> [Supplied text]
=== Section Start ===

Some other things I forgot to mention:

1) It probably wouldn't have been possible for me to get 2.5c/l
without jason's code, in both the mul_1 and addmul_1 cases.

2) You can often insert nops with lone or pair instructions which are
not 3 macro ops together, further proving that the above analysis is

3) The addmul_1 code I get is very close to the code obtained by
someone else through independent means, so I won't post it here. Once
the above tricks have been validated on other code, I'll commit the
addmul_1 code I have to the repo. Or perhaps someone else will
rediscover it from what I have written above.

=== Section End ===

> [Information shown]
=== Section Start ===

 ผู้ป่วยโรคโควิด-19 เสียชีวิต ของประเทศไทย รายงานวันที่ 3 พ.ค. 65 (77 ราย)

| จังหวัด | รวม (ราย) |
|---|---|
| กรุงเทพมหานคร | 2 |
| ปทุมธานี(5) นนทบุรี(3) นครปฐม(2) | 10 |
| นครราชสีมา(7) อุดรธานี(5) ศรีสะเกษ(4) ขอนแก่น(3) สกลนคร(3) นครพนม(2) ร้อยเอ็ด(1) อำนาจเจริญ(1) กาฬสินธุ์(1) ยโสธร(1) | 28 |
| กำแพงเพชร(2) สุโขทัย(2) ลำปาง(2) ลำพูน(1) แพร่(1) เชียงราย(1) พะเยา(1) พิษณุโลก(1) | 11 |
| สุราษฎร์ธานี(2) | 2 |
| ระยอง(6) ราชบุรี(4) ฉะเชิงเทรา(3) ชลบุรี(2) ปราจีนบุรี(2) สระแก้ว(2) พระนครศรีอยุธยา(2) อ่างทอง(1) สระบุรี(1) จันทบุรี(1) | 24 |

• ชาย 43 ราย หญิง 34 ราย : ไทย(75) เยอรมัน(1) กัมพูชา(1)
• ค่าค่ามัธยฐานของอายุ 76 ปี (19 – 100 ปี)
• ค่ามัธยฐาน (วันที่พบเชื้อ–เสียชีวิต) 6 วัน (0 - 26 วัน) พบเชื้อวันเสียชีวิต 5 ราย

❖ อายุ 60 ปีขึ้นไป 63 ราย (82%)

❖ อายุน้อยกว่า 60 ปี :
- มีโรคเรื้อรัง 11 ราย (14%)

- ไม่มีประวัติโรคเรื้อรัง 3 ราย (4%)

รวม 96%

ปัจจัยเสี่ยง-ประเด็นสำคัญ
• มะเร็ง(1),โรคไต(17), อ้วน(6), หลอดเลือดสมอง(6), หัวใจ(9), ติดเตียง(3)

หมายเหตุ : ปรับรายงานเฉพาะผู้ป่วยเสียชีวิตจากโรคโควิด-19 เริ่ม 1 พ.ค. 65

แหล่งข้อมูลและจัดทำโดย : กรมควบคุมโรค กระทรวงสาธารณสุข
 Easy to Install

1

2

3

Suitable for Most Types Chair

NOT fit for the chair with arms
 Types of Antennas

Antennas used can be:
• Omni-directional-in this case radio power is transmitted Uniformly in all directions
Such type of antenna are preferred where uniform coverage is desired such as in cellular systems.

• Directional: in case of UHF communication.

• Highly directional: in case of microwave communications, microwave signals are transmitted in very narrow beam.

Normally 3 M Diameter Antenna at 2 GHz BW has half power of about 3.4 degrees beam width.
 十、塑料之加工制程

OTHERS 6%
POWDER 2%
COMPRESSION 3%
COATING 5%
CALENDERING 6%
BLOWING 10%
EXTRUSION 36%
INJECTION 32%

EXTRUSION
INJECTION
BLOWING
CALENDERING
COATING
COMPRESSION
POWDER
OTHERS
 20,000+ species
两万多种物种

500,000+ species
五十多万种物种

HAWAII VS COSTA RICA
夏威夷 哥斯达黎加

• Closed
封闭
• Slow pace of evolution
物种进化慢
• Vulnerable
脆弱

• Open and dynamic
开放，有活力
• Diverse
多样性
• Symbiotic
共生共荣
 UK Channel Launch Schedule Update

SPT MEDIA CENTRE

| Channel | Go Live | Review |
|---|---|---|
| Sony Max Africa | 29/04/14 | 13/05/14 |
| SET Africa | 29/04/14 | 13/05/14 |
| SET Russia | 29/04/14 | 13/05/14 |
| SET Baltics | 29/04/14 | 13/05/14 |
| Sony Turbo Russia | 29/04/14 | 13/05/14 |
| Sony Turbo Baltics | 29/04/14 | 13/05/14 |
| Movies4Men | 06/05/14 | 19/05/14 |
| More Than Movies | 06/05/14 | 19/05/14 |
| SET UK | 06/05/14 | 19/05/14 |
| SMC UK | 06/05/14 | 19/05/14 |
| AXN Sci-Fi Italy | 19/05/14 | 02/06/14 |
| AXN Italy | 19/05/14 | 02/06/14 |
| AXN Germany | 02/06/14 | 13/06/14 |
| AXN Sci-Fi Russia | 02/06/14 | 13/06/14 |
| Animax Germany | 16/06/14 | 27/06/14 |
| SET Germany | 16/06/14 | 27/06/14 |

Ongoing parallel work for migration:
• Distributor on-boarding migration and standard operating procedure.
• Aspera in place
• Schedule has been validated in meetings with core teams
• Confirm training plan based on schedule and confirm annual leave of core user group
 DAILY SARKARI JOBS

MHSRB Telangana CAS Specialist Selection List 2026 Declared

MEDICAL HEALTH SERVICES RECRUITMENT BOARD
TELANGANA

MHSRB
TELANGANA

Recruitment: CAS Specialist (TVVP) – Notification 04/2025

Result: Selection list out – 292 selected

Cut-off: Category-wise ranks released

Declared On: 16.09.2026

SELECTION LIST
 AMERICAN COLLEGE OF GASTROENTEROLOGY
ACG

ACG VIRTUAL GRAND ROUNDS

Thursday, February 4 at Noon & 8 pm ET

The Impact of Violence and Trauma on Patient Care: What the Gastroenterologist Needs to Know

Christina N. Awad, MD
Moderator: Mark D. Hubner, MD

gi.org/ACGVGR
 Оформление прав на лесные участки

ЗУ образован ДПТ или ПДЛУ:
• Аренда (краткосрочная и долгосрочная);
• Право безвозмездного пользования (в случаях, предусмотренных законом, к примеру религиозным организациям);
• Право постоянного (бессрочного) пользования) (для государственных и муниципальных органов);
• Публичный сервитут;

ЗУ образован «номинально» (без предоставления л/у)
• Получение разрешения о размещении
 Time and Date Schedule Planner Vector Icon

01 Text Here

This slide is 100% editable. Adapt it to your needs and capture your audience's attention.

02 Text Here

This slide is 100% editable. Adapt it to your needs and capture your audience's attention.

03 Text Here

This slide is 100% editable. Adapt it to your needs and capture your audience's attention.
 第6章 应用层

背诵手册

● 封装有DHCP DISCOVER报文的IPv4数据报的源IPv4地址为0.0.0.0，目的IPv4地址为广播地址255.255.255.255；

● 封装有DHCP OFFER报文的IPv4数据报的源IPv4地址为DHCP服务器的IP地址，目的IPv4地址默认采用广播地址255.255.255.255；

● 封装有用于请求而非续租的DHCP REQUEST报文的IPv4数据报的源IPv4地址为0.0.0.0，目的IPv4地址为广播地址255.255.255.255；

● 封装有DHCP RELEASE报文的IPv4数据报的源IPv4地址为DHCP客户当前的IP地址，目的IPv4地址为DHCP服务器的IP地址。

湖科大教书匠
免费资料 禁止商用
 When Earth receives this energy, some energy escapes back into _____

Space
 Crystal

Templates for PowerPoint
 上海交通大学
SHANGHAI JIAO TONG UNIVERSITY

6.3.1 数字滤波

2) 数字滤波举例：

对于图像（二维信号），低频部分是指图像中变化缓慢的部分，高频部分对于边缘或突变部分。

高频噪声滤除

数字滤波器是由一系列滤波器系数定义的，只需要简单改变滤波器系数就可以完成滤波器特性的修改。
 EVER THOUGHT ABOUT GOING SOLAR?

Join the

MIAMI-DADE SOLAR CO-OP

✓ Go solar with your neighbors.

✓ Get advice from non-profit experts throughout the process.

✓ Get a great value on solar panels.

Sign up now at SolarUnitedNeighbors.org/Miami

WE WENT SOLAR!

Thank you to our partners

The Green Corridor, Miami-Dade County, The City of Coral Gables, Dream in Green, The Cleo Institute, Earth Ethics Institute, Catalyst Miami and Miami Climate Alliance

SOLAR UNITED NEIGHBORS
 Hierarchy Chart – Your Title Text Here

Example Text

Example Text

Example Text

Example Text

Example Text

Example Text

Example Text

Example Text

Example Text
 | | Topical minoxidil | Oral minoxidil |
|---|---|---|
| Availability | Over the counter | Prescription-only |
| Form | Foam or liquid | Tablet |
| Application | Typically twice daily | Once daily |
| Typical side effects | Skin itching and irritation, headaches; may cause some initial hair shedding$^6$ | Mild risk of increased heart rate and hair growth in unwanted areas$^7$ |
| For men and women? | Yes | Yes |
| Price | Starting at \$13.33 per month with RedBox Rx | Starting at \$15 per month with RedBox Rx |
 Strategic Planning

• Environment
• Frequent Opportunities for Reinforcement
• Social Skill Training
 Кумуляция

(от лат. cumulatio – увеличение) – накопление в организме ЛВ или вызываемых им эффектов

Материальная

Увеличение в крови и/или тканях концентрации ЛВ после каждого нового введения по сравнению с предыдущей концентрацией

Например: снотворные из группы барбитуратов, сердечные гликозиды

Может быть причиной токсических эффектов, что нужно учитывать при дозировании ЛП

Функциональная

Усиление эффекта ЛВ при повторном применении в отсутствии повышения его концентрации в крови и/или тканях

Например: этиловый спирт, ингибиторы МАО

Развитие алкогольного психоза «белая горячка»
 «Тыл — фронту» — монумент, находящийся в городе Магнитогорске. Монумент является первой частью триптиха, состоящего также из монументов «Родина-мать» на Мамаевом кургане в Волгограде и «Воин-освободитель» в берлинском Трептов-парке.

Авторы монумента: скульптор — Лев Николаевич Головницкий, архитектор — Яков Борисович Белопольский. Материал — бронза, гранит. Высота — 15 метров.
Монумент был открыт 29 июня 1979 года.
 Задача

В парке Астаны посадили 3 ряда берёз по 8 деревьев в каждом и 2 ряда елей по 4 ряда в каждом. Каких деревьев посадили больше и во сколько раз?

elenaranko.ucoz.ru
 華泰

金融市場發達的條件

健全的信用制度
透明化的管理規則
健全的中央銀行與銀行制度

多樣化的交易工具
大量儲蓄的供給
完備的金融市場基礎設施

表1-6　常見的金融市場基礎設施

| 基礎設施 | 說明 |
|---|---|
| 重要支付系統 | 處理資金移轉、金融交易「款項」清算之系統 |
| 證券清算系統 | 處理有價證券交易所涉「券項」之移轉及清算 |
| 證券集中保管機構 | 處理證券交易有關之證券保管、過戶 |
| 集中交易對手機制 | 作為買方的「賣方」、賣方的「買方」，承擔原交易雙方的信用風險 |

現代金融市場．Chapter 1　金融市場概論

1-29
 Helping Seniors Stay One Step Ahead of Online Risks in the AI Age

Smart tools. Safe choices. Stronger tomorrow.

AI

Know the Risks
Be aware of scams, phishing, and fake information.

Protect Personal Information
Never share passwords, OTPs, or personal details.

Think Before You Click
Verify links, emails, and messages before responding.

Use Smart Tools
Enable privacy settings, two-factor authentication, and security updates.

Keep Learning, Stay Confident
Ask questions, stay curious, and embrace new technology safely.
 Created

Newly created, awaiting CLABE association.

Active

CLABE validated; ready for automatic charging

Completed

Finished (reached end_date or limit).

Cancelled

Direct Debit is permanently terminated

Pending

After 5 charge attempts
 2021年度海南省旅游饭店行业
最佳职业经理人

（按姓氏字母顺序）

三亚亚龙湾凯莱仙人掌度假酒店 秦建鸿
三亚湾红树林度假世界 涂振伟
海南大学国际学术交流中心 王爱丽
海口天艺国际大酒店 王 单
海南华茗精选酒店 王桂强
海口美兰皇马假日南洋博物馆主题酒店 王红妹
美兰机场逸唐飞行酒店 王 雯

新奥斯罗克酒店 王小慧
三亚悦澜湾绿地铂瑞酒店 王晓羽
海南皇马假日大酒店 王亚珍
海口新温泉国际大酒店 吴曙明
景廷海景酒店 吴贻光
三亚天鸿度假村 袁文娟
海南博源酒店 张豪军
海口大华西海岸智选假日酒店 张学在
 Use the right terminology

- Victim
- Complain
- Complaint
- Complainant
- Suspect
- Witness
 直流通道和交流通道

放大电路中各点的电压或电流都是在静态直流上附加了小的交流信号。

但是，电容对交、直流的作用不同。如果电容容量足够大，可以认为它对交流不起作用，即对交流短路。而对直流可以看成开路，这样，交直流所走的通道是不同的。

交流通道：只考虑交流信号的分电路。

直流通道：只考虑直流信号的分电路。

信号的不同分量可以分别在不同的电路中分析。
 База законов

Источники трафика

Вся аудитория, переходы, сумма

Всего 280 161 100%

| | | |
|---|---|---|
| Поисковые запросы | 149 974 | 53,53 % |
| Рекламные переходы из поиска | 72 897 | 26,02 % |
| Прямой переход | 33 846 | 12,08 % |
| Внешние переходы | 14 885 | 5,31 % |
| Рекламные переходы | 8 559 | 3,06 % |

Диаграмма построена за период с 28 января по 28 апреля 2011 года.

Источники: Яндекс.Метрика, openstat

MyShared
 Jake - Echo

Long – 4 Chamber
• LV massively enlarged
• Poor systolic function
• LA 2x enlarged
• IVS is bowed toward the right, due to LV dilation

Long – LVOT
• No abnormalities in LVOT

=== Section End ===

> [Exercise goal]
Continue the forum post about the mul_1 and addmul_1 code, starting after its last sentence.

> [Response to the exercise]
In fact I was only able to find about 16 different versions of
addmul_1 that run in 2.5c/l all of which look very much like the
solution obtained independently. The order and location of most
instructions is fixed by the dual requirements of having triplets of
macro-ops and having almost nothing run in ALU0 other than muls. There
are very few degrees of freedom.


On Nov 26, 2:05 pm, Bill Hart <[EMAIL PROTECTED]> wrote:
> I managed to squeeze a bit more out of Jason's mpn_mul_1 code, so it
> is now 2.5c/l.
> Jason's original code which runs at 2.75 c/l is as follows:
> .align 16
> loop:
>         mov $0,%r9
>         mul %rcx
>         add %rax,%r8
>         mov 8(%rsi,%rbx,8),%rax
>         adc %rdx,%r9
>         mov %r8,(%rdi,%rbx,8)
>         mul %rcx
>         mov $0,%r10
>         add %rax,%r9
>         mov 16(%rsi,%rbx,8),%rax
>         adc %rdx,%r10
>         mov %r9,8(%rdi,%rbx,8)
>         mov $0,%r11
>         mul %rcx
>         add %rax,%r10
>         mov 24(%rsi,%rbx,8),%rax
>         adc %rdx,%r11
>         mov %r10,16(%rdi,%rbx,8)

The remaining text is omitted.